_Required work_
1. In the text on GOTURN and mean-shift tracking, which metric does the mean-shift based real-time tracking approach use for target localization?
2. Pick up the text on GOTURN and mean-shift tracking after its final line and keep writing it.

E1KOBZ_2020_v14n3_1121_f0008.png 이미지

Fig. 8. GOTURN network architecture for single object tracking

During operation, the human observer initializes the tracker with the first frame bounding box information. At each subsequent frame n, the network receives the image crops from frame n-1 and frame n respectively as an input to predict the object location in the n th frame. we select randomly contiguous frame pairs in the learning phase, cut the object region to be tracked in the previous frame, cut the same area in the current frame, and learn information about the object and its surroundings in the convolution layer. Thus, we learn how to predict the bounding box position in the current frame by sharing two convolution layer weight values in the connected layer.

Therefore, it is possible to track an object at high speed using only offline learning data. However, if there is no motion information and some of the tracking objects are obscured by other objects, the performance is significantly degraded. Also, once a trace fails, it will continue to track based on the location of the failed trace. Therefore, in this study, we decided that the initial set object will be tracked again if the GOTURN has the color information of the initial setting object even when the tracking fails. To compensate for the disadvantages mentioned above, the mean-shift algorithm is used.

3.2.2 Mean-shift

Mean-shift is a method of locating the mean of data distribution, in which data is moved in the densest direction around the current one. When the mean-shift is used in object tracking, the color histogram of the specified object is compared with the input image histogram to find the region having the most similar histogram. In the mean-shift based real-time tracking approach [62], the Bhattacharyya coefficient metric is used for target localization. The maximum Bhattacharyya coefficient value gives highest similarity among the pdf (probability density function). The probability density function of the target model and target candidate is represented by equation (7) and (8). An example of mean-shift tracking is visualized in Fig. 9.

Target model: \(\vec{q}=\left\{\vec{q}_{u}\right\}_{u=1 \ldots m}, \sum_{u=1}^{m} \vec{q}_{u}=1\)       (7)

Target candidate: \(\vec{p}(y)=\left\{\vec{p}_{u}(y)\right\}_{u=1 \ldots m}, \sum_{u=1}^{m} \vec{p}_{u}=1\)       (8)

_Source material_
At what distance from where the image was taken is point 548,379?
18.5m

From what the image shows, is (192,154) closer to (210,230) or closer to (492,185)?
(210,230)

_Task-by-task answers_
1. The Bhattacharyya coefficient metric.

2.
In these equations, m is the number of discrete bin used for color distribution in histogram, \(\vec{q}_{u}\) is the density function of the color/texture feature u of target model centered at origin, and \(\vec{p}_{u}(y)\) represents the candidate density centered at location y.

The Bhattacharyya coefficient is expressed in equation (9), which is a similarity measure between the distribution target model \(\vec{q}\) and target candidate \(\vec{p}(y)\) at location y.

Bhattacharyya coefficient: \(\rho[\vec{p}(y), \vec{q}]=\sum_{u=1}^{m} \sqrt{\vec{p}_{u}(y) \vec{q}_{u}}\)       (9)

The Hellinger distance estimates the difference between two probability distributions \(\vec{q}\) and \(\vec{p}(y)\).

Hellinger distance: \(H(\vec{p}(y), \vec{q})=\sqrt{1-\rho[\vec{p}(y), \vec{q}]}\)       (10)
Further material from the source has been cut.